== Reading passage
The Daughter and The Homeopath
Updated: Jul 14
On Wednesday the 8th of July my mother Chrysanthi passed away, just a couple of months before her 66th birthday.
My mother was the kindest, sweetest soul. She was just like a little bird. She loved children, all children, pure and innocent like herself and she loved dancing and singing. Since her diagnosis with Parkinson's disease 4 years ago, I devoted myself into helping her with homeopathy to heal from within. It became my mission.
I knew the conventional treatment she was on would not cure or resolve anything and I knew that healing lied within her. We had to tap into that.
====
What needs to be done:
According to the memorial post, what did the writer's mother love? List every item it names. Rely solely on the memorial post for the information it contains.
== Entries shown
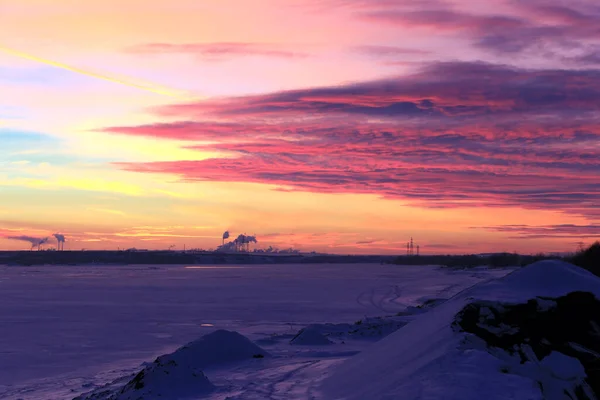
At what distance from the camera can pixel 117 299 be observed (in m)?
33.1

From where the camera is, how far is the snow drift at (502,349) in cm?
625

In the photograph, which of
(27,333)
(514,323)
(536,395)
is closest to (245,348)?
(514,323)

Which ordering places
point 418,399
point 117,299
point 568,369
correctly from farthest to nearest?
point 117,299
point 568,369
point 418,399

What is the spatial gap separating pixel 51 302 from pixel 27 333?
41.4ft

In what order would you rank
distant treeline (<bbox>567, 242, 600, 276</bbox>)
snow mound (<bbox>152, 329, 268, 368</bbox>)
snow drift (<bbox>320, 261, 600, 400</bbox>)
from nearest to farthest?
snow drift (<bbox>320, 261, 600, 400</bbox>), snow mound (<bbox>152, 329, 268, 368</bbox>), distant treeline (<bbox>567, 242, 600, 276</bbox>)

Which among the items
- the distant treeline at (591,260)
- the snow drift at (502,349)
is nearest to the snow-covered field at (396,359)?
the snow drift at (502,349)

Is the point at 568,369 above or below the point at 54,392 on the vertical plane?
above

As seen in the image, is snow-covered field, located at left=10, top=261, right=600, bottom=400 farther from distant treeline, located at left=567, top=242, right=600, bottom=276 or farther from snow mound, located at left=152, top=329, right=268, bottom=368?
distant treeline, located at left=567, top=242, right=600, bottom=276

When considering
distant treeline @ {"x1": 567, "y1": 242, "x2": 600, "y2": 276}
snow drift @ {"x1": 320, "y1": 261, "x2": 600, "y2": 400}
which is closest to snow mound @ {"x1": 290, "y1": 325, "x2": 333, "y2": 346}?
snow drift @ {"x1": 320, "y1": 261, "x2": 600, "y2": 400}

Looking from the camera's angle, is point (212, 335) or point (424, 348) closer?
point (424, 348)

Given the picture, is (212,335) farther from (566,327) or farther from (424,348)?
(566,327)

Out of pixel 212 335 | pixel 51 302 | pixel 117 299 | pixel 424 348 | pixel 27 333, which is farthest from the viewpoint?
pixel 117 299

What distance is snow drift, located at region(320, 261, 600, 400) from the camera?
20.5 ft

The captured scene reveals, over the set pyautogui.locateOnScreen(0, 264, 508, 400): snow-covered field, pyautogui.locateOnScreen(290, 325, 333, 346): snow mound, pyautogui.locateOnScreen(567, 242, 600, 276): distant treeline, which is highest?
pyautogui.locateOnScreen(567, 242, 600, 276): distant treeline
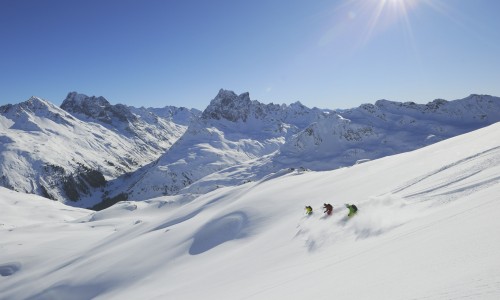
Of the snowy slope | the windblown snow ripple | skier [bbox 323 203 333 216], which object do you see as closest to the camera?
the snowy slope

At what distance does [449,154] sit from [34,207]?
87464 mm

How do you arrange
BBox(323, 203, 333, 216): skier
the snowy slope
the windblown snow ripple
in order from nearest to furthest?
the snowy slope → BBox(323, 203, 333, 216): skier → the windblown snow ripple

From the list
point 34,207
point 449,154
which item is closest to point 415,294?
Result: point 449,154

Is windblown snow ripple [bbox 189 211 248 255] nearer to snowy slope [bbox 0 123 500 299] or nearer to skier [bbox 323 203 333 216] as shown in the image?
snowy slope [bbox 0 123 500 299]

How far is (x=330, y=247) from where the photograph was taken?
11.2m

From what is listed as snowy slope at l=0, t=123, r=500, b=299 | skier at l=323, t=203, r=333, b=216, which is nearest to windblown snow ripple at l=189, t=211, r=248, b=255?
snowy slope at l=0, t=123, r=500, b=299

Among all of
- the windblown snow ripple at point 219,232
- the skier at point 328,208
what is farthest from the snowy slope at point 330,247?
the skier at point 328,208

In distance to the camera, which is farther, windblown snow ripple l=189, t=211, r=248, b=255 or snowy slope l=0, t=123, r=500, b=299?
windblown snow ripple l=189, t=211, r=248, b=255

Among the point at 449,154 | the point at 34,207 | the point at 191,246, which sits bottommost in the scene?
the point at 191,246

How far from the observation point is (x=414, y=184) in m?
14.4

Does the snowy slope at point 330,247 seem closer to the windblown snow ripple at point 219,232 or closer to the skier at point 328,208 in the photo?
the windblown snow ripple at point 219,232

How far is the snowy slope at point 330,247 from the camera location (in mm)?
5473

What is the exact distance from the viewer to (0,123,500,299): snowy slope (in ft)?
18.0

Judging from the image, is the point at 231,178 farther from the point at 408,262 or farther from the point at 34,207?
the point at 408,262
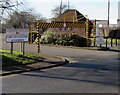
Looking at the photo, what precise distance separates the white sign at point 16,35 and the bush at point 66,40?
995 cm

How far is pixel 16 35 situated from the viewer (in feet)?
42.7

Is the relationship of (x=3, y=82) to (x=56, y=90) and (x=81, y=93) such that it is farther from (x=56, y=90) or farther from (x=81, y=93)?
(x=81, y=93)

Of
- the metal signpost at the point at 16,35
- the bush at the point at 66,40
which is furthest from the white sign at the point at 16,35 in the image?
the bush at the point at 66,40

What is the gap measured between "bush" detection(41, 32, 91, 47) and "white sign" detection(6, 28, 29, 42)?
32.6ft

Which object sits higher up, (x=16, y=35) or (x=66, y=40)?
(x=16, y=35)

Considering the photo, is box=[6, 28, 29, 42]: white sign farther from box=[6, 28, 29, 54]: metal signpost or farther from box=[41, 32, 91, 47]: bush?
box=[41, 32, 91, 47]: bush

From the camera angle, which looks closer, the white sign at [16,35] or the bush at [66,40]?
the white sign at [16,35]

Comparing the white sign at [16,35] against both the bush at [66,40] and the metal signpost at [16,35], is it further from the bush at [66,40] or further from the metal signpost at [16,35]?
the bush at [66,40]

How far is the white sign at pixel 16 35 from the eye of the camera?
42.1ft

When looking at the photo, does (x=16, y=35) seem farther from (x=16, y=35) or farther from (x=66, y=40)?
(x=66, y=40)

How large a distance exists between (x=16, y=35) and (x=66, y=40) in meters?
10.9

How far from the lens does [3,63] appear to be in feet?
35.6

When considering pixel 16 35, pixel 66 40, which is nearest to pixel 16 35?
pixel 16 35

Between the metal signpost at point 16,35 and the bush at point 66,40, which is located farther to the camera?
the bush at point 66,40
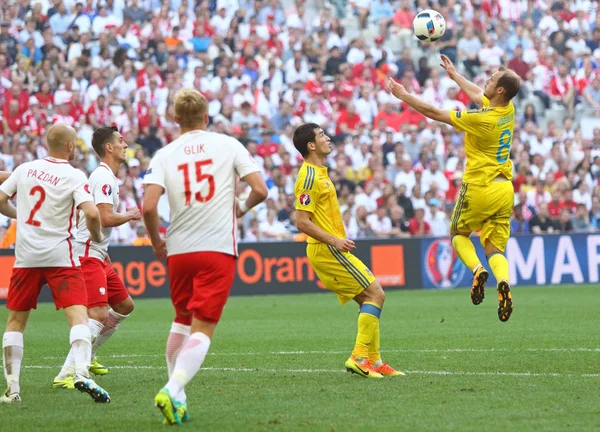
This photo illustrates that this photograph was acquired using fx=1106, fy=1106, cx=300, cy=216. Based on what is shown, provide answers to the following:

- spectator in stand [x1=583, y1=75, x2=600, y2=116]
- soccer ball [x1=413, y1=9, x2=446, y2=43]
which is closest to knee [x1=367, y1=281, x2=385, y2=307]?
soccer ball [x1=413, y1=9, x2=446, y2=43]

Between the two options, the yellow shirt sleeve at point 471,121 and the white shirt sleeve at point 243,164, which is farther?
the yellow shirt sleeve at point 471,121

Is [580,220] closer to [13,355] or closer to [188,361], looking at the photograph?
[13,355]

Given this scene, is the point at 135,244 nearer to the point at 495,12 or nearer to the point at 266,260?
the point at 266,260

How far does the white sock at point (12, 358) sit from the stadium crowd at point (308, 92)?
41.3 ft

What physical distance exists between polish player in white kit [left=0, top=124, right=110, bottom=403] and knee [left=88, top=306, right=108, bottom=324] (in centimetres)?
155

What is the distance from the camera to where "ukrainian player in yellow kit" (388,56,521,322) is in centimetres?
====
Reply to the task:
Children, dancing, and singing.